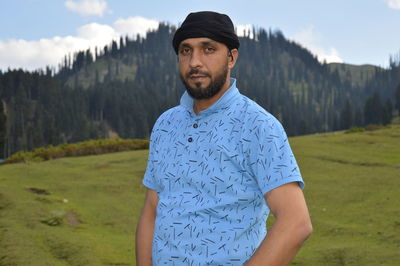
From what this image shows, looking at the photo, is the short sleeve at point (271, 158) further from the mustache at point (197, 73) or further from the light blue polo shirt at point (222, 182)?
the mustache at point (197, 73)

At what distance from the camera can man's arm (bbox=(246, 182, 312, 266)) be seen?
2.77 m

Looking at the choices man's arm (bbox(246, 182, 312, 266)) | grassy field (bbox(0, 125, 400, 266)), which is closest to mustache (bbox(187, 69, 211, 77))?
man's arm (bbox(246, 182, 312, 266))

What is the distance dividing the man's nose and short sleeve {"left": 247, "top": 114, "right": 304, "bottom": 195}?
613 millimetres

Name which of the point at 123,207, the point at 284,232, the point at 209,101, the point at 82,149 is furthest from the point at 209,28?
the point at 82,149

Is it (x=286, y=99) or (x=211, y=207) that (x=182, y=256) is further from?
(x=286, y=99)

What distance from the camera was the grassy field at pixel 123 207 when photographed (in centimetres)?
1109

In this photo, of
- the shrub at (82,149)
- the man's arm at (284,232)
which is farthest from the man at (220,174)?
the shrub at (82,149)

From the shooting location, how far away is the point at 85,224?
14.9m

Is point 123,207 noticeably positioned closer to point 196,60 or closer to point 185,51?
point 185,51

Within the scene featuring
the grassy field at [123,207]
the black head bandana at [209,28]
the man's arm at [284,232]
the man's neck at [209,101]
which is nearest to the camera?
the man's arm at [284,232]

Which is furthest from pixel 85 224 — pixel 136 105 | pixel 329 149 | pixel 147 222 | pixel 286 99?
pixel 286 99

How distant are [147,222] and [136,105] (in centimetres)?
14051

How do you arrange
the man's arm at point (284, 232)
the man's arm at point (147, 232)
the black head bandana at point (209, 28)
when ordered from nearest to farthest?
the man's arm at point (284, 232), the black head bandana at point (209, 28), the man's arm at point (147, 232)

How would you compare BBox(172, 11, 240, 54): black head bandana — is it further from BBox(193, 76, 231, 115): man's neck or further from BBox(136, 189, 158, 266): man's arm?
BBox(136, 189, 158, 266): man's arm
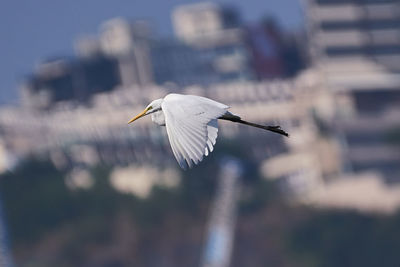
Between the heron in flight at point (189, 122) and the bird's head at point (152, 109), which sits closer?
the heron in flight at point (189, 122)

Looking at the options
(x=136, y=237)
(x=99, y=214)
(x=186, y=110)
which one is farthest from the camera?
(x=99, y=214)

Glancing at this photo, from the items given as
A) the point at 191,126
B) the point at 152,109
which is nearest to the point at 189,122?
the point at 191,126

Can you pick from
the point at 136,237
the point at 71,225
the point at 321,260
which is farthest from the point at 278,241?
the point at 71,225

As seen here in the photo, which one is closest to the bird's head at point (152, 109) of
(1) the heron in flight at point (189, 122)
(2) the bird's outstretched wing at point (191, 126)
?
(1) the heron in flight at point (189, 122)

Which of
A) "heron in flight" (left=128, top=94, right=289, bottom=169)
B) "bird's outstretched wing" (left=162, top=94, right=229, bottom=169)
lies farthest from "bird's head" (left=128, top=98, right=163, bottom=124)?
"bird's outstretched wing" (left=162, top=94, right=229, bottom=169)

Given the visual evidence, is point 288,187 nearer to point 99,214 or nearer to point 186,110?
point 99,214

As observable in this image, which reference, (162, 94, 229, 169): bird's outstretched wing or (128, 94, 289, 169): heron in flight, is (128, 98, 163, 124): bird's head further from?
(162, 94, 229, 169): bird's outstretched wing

...

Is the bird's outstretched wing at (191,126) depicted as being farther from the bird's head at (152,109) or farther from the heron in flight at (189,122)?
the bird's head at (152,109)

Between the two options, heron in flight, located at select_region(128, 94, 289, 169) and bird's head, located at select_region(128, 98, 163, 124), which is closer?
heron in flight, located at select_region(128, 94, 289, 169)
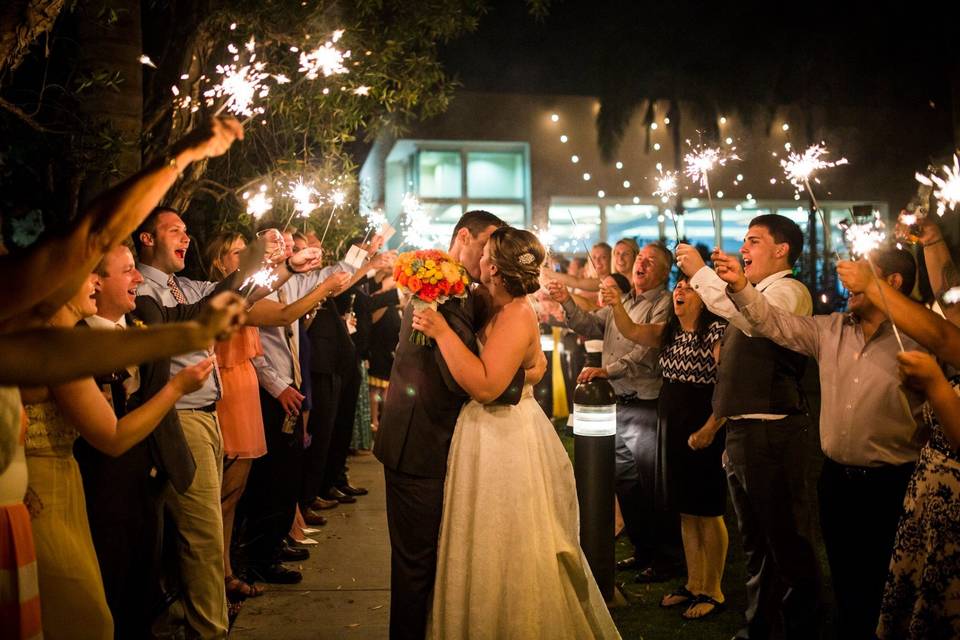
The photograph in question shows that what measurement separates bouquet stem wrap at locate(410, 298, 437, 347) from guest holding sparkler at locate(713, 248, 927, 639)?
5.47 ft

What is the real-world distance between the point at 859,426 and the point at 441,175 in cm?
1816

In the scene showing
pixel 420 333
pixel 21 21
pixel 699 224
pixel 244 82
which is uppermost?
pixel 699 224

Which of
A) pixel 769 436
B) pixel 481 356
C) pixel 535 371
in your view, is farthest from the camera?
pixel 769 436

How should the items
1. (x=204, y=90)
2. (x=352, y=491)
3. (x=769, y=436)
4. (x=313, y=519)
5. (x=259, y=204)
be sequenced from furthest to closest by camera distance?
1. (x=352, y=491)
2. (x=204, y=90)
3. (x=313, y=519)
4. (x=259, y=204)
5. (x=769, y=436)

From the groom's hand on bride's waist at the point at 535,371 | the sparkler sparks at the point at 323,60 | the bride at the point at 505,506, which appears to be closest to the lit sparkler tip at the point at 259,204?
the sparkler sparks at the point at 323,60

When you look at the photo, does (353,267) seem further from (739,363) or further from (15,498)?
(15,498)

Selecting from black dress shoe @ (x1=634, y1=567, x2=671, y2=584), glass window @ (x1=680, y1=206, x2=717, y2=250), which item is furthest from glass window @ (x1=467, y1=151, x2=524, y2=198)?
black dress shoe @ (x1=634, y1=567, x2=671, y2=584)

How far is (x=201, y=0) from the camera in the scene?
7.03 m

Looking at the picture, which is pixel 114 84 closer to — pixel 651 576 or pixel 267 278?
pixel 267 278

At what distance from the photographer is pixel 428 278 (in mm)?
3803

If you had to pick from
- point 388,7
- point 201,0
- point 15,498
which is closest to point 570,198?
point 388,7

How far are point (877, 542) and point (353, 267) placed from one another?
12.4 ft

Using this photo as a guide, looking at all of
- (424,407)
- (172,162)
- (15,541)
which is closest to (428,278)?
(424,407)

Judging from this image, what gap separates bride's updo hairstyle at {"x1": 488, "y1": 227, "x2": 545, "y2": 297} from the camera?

...

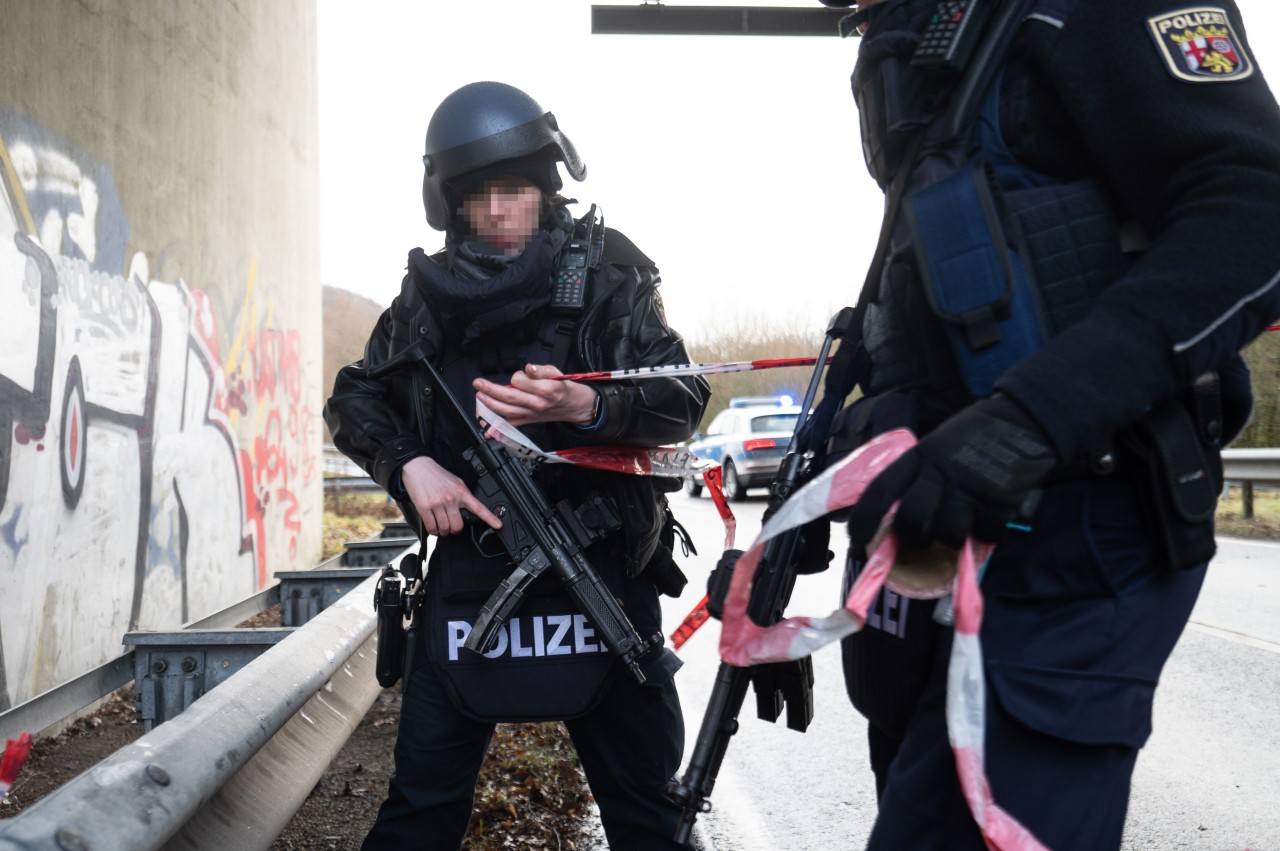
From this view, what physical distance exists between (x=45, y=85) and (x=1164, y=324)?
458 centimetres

▸ Objective
Filter the lines above and copy out every one that contains the word "head".

▸ Answer to the problem
the black head bandana at [209,28]
the black head bandana at point (209, 28)
the man's arm at point (284, 232), the black head bandana at point (209, 28), the man's arm at point (147, 232)
How would you compare BBox(172, 11, 240, 54): black head bandana — is it further from BBox(193, 76, 231, 115): man's neck or further from BBox(136, 189, 158, 266): man's arm?
Between the heron in flight at point (189, 122) and the bird's head at point (152, 109), which sits closer?
As seen here in the photo, which one is closest to the bird's head at point (152, 109) of
lies farthest from "bird's head" (left=128, top=98, right=163, bottom=124)?
As observable in this image, which reference, (162, 94, 229, 169): bird's outstretched wing or (128, 94, 289, 169): heron in flight, is (128, 98, 163, 124): bird's head further from?
Is the bird's outstretched wing at (191,126) depicted as being farther from the bird's head at (152,109) or farther from the heron in flight at (189,122)?
the bird's head at (152,109)
Between the two options, heron in flight, located at select_region(128, 94, 289, 169) and bird's head, located at select_region(128, 98, 163, 124), which is closer?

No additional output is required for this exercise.